# Mtb trails in Bonn, Germany



## LeffeRuby (Dec 9, 2011)

Hallo mir Radfahrer Freunden
I have moved to Germany, Bonn (Plittersdorf) at least for 11 months, but probably longer than that. We'll see that later.
So, is there a local/expat/anyone who could show me some MTB trails, maybe near Siebengebirge mountains? And of course the best beer gardens as well.  


Danke schön!


----------



## morgancoaster (Sep 9, 2013)

LeffeRuby said:


> Hallo mir Radfahrer Freunden
> I have moved to Germany, Bonn (Plittersdorf) at least for 11 months, but probably longer than that. We'll see that later.
> So, is there a local/expat/anyone who could show me some MTB trails, maybe near Siebengebirge mountains? And of course the best beer gardens as well.
> 
> Danke schön!


Hey welcome, fellow expat here aus Kalifornia.

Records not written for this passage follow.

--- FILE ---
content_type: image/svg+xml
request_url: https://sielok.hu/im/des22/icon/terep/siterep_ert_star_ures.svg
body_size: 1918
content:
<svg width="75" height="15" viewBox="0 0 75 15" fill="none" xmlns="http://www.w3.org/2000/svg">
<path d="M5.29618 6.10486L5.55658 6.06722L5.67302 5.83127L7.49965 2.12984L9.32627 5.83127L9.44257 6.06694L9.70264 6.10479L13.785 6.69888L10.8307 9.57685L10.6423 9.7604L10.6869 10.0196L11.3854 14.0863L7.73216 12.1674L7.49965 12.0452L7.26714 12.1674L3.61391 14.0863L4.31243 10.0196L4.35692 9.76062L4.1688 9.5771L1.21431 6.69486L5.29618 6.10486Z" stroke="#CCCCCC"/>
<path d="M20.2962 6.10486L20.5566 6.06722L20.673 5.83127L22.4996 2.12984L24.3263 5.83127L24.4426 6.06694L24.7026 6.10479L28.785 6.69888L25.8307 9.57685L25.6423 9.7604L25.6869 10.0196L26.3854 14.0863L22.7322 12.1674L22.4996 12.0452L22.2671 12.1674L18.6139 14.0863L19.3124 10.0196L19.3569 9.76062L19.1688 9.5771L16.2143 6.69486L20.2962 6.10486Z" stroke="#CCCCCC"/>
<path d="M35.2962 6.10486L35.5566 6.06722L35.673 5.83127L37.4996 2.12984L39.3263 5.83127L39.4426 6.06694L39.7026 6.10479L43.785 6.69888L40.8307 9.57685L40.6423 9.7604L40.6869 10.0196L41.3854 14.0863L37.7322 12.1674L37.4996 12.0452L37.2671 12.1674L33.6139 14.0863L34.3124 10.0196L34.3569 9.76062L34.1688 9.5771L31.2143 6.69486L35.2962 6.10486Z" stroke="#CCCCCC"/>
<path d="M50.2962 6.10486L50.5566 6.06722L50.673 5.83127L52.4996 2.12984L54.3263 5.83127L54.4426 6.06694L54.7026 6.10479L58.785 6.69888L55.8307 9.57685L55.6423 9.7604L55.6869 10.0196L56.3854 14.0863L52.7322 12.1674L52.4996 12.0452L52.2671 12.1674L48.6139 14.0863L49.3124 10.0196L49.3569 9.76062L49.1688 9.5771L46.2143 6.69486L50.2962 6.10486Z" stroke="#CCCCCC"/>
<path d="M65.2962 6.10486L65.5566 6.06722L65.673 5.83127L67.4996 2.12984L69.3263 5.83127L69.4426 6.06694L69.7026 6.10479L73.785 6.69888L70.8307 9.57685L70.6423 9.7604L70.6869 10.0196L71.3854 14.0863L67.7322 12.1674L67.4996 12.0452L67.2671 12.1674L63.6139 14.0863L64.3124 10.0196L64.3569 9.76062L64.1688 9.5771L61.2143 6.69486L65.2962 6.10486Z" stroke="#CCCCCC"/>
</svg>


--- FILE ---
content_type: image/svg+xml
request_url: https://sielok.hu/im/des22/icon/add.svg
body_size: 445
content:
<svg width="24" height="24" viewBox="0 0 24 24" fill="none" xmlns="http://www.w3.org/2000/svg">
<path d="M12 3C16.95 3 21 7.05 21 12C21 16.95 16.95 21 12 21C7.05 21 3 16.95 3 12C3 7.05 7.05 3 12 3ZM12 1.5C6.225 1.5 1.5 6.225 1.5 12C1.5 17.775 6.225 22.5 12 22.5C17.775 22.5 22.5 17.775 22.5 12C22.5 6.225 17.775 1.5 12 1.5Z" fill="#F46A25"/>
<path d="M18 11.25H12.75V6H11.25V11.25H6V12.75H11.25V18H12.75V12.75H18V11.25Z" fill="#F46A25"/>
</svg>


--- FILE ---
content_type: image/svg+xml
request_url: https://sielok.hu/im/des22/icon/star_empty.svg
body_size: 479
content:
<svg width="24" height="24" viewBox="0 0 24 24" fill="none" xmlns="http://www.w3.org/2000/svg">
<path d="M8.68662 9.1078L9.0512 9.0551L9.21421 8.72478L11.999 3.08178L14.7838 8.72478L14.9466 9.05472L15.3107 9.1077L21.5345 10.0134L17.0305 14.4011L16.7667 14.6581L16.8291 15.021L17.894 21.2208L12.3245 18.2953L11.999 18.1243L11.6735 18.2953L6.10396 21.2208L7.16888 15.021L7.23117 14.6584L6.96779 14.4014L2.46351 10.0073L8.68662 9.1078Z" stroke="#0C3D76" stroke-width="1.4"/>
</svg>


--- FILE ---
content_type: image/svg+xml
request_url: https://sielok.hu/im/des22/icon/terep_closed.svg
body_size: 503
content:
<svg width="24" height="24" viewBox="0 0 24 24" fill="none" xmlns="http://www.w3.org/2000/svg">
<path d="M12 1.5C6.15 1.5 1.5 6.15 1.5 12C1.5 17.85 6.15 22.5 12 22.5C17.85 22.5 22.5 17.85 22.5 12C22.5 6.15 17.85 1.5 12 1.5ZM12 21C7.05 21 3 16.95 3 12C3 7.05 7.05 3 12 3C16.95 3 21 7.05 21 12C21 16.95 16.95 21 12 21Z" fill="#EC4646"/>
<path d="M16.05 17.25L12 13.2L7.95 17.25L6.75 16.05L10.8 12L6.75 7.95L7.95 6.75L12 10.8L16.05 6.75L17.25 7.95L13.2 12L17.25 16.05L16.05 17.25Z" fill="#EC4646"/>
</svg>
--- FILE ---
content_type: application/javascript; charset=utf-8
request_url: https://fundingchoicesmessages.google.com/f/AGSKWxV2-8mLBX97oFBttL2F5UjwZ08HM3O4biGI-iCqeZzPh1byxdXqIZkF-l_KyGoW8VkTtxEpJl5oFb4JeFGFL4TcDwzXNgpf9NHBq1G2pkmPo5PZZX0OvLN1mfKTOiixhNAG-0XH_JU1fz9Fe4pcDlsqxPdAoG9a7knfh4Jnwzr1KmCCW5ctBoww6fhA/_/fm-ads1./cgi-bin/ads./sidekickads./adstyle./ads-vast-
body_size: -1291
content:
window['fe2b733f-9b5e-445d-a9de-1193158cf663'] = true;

I ain't that far from you, here in die Eifel. You're lucky Bonn has some good places to ride especially a lil south near Königswinter. In the west from you are some nice rides near Vögelsang gotta be careful of bombs. Then Nürbergring.

we ain't in Bavaria near the Alps, but we aren't in flat holland either.


----------



## LeffeRuby (Dec 9, 2011)

Hello,

Sorry late reply, and thanks for information. I have found some good trails, error and success seems to be easiest way. Smiling mountain biker here now. Also, I love these quite steep uphills.




I found my Mojo...


----------